• [Text segment]:
# What embroidery machine do I buy? HELP!



## Joseff29 (Sep 8, 2015)

Hello,
I am a printing business looking to expand into embroidery.

I have no clue which machine is the best on the market for my price range.

I can spend a maximum of £9000 inc vat.

I have been looking at the brother machine but also the AMAYA machines etc.

If you could help me out it would be much appreciated 

Thanks Joseff


----------



## SunEmbroidery (Oct 18, 2007)

There are lots of threads on that topic in this forum so I would start by reading the most recent discussions. I would also research the availability and cost of technical support in your area. 

Do you know what type of embroidery work you'll do? Do you already have order requests?


----------



## Joseff29 (Sep 8, 2015)

Thank you for your response but I am based in the UK and what i've read on here is talking about America?


----------



## SunEmbroidery (Oct 18, 2007)

• [Required task 1]:
What is the most the first poster in the embroidery machine thread can spend?

• [Provided records]:
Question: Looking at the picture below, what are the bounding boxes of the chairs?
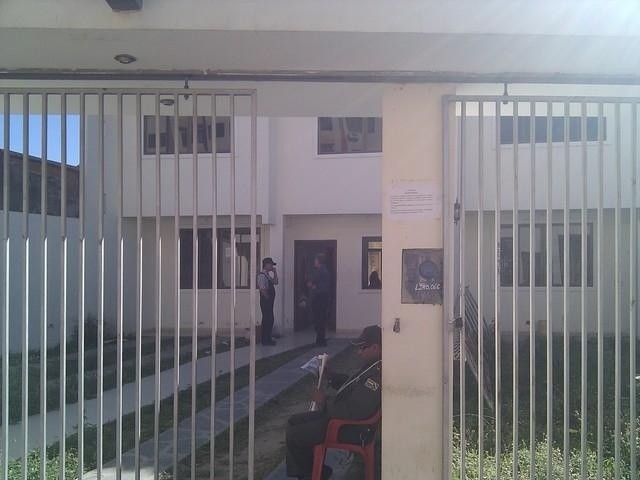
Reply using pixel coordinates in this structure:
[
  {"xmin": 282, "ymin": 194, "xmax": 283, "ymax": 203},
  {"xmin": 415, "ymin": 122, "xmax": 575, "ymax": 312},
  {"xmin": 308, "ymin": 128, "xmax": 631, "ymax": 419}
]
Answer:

• [Required task 2]:
Copy out the records word for word, omitting the picture.

• [Problem solution 1]:
£9000 including VAT.

• [Problem solution 2]:
Question: Looking at the picture below, what are the bounding boxes of the chairs?
Reply using pixel coordinates in this structure:
[
  {"xmin": 282, "ymin": 194, "xmax": 283, "ymax": 203},
  {"xmin": 415, "ymin": 122, "xmax": 575, "ymax": 312},
  {"xmin": 308, "ymin": 128, "xmax": 631, "ymax": 419}
]
Answer:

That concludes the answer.